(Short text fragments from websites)
- Opening Delimiter -

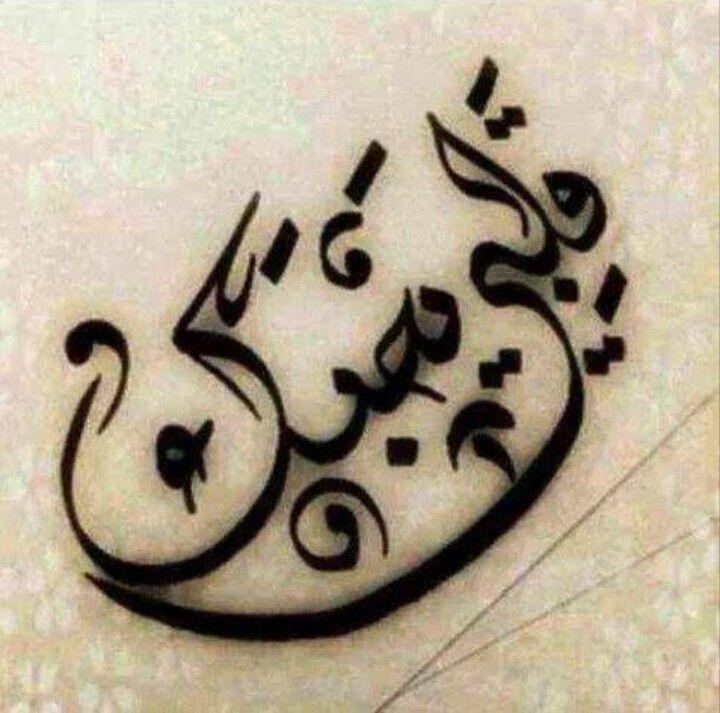 قلبي يحبك انت و بس Love Words Arabic Love Quotes Beautiful Quran Quotes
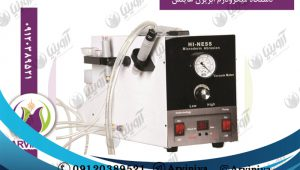 فروش عمده و تک دستگاه میکرودرم ابریژن پویان تجهیز
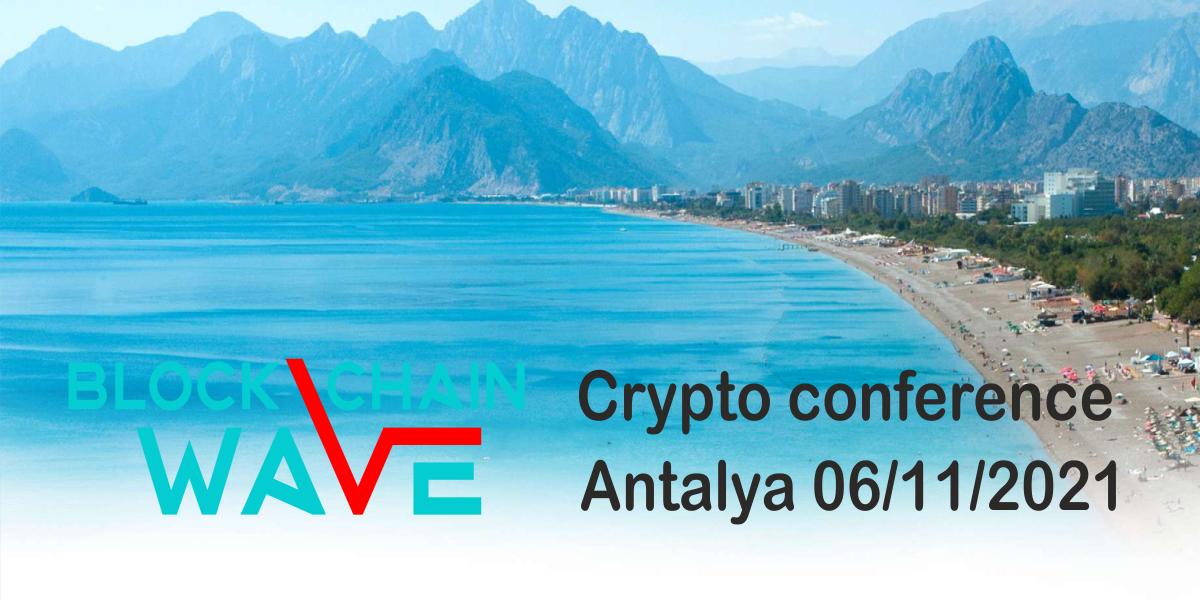 Международная конференция Blockchain Wave пройдет в турецкой Анталье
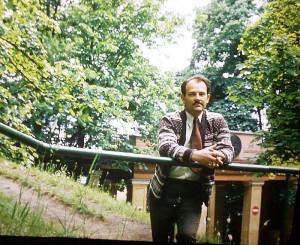 Я в Тарту 1978 ум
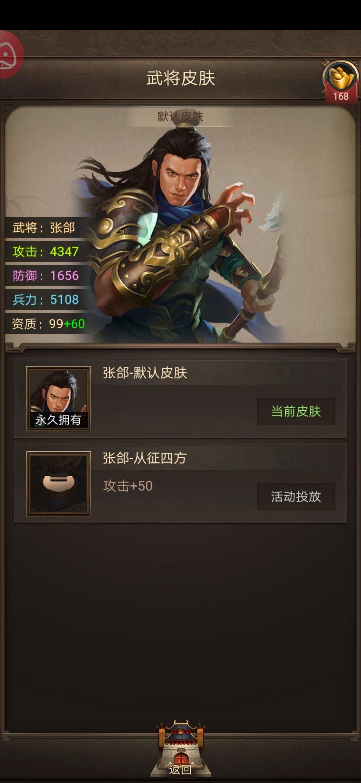 Screenshot_20190403_082642_com.jedigames.p16.qw.jpg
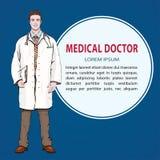 Το ιατρικό έμβλημα, διανυσματικό υπόβαθρο με τον αρσενικό γιατρό που στέκεται την μπροστινή πλευρά, παθολόγος ατόμων πορτρέτου κι Στοκ εικόνες με δικαίωμα ελεύθερης χρήσης
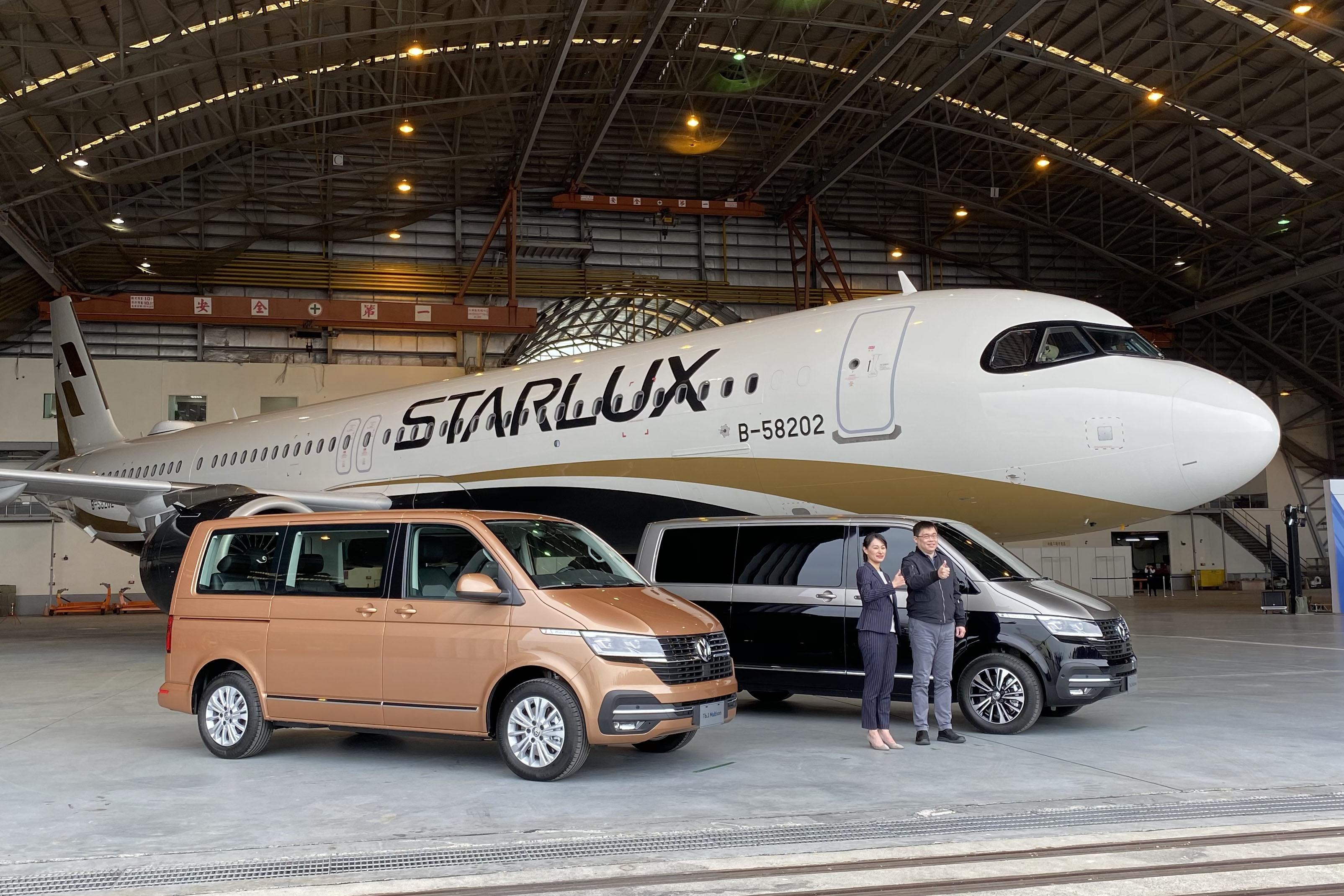 台灣福斯商旅總裁 Julia Wu 巫詩棻與星宇航空董事長 張國煒一同出席今日全新 T6.1 Multivan 上市記者會。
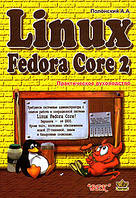 А. А. Полонский Linux Fedora Core 2. Практическое руководство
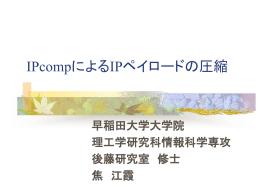 IPcompによるIPペイロードの圧縮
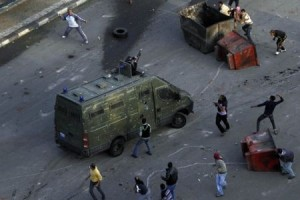 Armored security van sped into the crowd, striking and killing some of the protesters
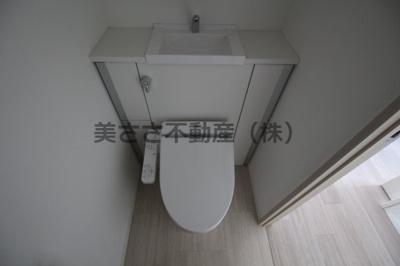 【トイレ】パークホームズ八王子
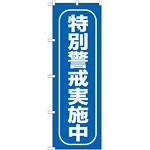 のぼり旗 特別警戒実施中 (GNB-985)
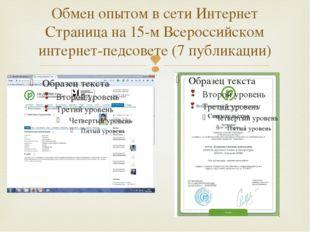 Обмен опытом в сети Интернет Страница на 15-м Всероссийском интернет-педсовет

- Closing Delimiter -

Please print the records above word for word, leaving every image out.

 قلبي يحبك انت و بس Love Words Arabic Love Quotes Beautiful Quran Quotes
 فروش عمده و تک دستگاه میکرودرم ابریژن پویان تجهیز
 Международная конференция Blockchain Wave пройдет в турецкой Анталье
 Я в Тарту 1978 ум
 Screenshot_20190403_082642_com.jedigames.p16.qw.jpg
 Το ιατρικό έμβλημα, διανυσματικό υπόβαθρο με τον αρσενικό γιατρό που στέκεται την μπροστινή πλευρά, παθολόγος ατόμων πορτρέτου κι Στοκ εικόνες με δικαίωμα ελεύθερης χρήσης
 台灣福斯商旅總裁 Julia Wu 巫詩棻與星宇航空董事長 張國煒一同出席今日全新 T6.1 Multivan 上市記者會。
 А. А. Полонский Linux Fedora Core 2. Практическое руководство
 IPcompによるIPペイロードの圧縮
 Armored security van sped into the crowd, striking and killing some of the protesters
 【トイレ】パークホームズ八王子
 のぼり旗 特別警戒実施中 (GNB-985)
 Обмен опытом в сети Интернет Страница на 15-м Всероссийском интернет-педсовет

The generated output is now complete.